As for China managing to trick the top-tier routers to re-route half the world's Internet through their packet sniffers... Well, I never was a fan of BGP, and I've grown to loath it all the more.
Getting back to SSL, first nobody should be using SSL 3.0 any more. TLS 1.2 is the current standard and has signficant improvements. Sadly, none that would install a brain into the heads of PHBs or half-asleep cert techs, but it's better than nothing.
Second, let's look at how other people solve this problem. In the physical world, official documents to do with identity usually require at least one witness to countersign and a recognized notary office to stamp the document to reduce the risk of tampering. In the GnuPG/PGP world, it is not unusual to have keys digitally signed by "witnesses" and GnuPG uses an algorithm to reduce the risk of tampering. So clearly, these kinds of procedures have a digital parallel in use.

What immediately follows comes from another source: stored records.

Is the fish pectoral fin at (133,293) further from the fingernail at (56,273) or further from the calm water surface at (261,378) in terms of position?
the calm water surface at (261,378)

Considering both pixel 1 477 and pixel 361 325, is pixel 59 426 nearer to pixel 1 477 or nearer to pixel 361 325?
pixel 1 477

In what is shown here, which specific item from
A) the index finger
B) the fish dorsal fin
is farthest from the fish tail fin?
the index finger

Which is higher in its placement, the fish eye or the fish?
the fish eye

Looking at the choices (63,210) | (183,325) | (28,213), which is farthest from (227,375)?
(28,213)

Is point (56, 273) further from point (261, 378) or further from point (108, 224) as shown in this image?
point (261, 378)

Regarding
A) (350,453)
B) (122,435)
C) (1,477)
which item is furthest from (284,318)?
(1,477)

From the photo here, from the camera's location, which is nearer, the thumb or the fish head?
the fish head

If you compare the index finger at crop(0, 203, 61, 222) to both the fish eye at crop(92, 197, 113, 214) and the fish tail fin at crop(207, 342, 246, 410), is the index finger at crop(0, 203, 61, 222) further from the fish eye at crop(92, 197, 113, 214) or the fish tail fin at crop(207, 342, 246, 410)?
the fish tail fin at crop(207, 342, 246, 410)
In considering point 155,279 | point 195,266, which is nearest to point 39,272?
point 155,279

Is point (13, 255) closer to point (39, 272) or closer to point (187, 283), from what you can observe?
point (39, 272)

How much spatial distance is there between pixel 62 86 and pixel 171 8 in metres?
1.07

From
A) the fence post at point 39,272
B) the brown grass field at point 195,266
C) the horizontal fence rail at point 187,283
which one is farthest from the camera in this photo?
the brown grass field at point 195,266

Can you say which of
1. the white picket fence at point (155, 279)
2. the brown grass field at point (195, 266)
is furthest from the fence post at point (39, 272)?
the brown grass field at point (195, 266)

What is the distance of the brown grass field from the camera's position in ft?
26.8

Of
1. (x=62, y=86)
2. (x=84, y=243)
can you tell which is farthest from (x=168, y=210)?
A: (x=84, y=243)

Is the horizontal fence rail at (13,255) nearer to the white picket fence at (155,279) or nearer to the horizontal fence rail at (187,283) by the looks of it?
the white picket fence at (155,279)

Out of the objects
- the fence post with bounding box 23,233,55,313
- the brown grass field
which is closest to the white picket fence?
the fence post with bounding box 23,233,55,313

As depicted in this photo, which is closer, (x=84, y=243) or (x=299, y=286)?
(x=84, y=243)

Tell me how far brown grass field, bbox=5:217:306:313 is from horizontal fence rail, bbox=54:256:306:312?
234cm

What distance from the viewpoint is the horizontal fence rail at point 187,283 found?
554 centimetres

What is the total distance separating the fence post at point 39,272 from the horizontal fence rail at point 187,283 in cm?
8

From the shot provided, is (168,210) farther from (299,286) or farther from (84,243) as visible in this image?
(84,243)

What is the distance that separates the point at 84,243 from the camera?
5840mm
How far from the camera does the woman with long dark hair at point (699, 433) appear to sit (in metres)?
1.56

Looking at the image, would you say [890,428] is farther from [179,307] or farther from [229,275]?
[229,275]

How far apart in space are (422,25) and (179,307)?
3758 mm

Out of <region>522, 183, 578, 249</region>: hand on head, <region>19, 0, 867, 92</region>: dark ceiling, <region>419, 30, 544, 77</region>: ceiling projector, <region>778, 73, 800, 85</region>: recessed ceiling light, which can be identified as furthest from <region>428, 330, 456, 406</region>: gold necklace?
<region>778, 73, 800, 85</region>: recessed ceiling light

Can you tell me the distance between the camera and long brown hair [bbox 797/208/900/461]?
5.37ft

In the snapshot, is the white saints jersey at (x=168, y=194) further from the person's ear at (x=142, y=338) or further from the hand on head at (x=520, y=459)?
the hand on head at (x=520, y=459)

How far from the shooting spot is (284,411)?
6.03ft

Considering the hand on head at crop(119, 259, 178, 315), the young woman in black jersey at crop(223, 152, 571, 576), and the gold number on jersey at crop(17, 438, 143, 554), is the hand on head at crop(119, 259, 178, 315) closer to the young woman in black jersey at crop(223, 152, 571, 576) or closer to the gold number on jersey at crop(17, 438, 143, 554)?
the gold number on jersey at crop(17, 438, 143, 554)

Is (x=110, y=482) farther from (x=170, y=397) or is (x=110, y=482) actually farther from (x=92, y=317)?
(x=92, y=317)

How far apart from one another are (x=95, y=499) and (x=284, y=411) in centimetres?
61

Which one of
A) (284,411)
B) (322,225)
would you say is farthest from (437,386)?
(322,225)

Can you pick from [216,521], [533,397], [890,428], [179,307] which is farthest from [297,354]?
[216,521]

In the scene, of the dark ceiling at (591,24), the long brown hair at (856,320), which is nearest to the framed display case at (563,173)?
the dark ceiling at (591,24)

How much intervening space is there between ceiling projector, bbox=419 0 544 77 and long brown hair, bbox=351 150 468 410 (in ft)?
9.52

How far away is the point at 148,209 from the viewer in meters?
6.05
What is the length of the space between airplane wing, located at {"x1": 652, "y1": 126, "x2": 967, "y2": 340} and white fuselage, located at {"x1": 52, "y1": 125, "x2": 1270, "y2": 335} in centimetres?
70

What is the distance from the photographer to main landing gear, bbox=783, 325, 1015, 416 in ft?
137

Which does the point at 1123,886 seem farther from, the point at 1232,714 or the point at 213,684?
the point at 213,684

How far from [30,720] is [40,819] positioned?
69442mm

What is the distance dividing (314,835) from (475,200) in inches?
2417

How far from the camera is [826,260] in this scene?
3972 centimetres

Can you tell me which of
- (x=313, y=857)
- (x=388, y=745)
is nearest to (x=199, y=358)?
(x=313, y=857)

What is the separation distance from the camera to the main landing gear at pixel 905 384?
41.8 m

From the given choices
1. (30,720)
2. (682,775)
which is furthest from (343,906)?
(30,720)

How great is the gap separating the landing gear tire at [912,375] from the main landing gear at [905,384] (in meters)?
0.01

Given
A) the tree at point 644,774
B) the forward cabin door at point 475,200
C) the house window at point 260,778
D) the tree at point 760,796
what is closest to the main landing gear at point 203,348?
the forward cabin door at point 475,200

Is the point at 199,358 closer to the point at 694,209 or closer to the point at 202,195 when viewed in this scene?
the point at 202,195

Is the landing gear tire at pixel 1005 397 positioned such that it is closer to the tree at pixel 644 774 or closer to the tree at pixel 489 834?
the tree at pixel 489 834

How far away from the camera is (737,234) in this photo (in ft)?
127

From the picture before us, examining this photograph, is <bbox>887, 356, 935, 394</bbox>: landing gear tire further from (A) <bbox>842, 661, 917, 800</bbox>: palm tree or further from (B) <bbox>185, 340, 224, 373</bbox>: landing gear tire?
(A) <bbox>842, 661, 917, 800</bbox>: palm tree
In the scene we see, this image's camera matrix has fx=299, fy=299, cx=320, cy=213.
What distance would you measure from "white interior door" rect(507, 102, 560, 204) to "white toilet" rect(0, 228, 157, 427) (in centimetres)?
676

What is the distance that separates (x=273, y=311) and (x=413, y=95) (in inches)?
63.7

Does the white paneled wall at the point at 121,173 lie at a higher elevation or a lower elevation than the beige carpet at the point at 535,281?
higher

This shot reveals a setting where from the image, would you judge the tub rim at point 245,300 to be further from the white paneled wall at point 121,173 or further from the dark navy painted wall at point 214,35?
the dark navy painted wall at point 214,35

How would this work in SSL? Well, you could have it so that if organization A knows that organization B's certificate is genuine and correct, organization A could counter-sign B's SSL/TLS certificate as an extra layer of trust. (If a fake Google certificate had a few dozen counter-signatures, all from Iran, it shouldn't be hard to figure out it's fake.)
Or there could be secure public fingerprint servers, where instead of a simple upload (as per MIT's keyserver), the verification of identity by the keyserver owners was every bit as strict as implied by the certificate grade. The cert fingerprint would then be uploaded by the owners and digitally signed by them. A browser, on seeing a new key, could then ask if you wanted to verify the key against one of the known public fingerprint servers rather than giving a technical analysis most users can't understand.
Or we could dump the SSL/TLS approach and go with a different site authentication mechanism. It's not like there's a shortage of them, it's more that Netscape implemented SSL and so nobody really bothered with trying to adapt the others. (Ok, there was a short-lived SHTTP, in addition to HTTPS, but I can't think of any other real effort for website authentication since then. Site-to-host authentication should be standard for all services, since the connection has nothing to do with the service, it's just a connection between a site and a host.)
It's a small world and it smells funny; I'd buy another if it wasn't for the money; Take back what I paid (SoM)
Not at all. The current state of affairs is that self-signed certs are treated almost as bad as invalid certs. The site's identity with a self-signed cert is just as good as an unencrypted connection would be (but no better) but it is more secure against 3rd party sniffing. I would rather it look the same as an unencrypted connection (no lock icon, no green trust indicator) rather than the OMFG IT'S A SELF-SIGNED CERT!!!!!!!!! click here, here, here, and here, gee, it was nice knowing you! like it does now. Perhaps it should display a 'cone of silence' icon.
However, if the cert has changed since the last time I visited a site, especially if it's now signed by a different authority, I should be concerned MORE than a self signed cert, especially if the previous cert shouldn't be near expiring yet.
The problem is that trust is fine grained and multi-dimensional but is presented as a simple go/no-go threshold.
Erm, you could indeed redirect the user to your own root DNS server, but then none of the DNSSEC replies you sent would have the correct signatures (since you don't have the real private keys used by the actual root server).
Obviously the browser has to already have the public keys for every root zone, but that's no different to SSL certificates. And DNSSEC has to used at every zone.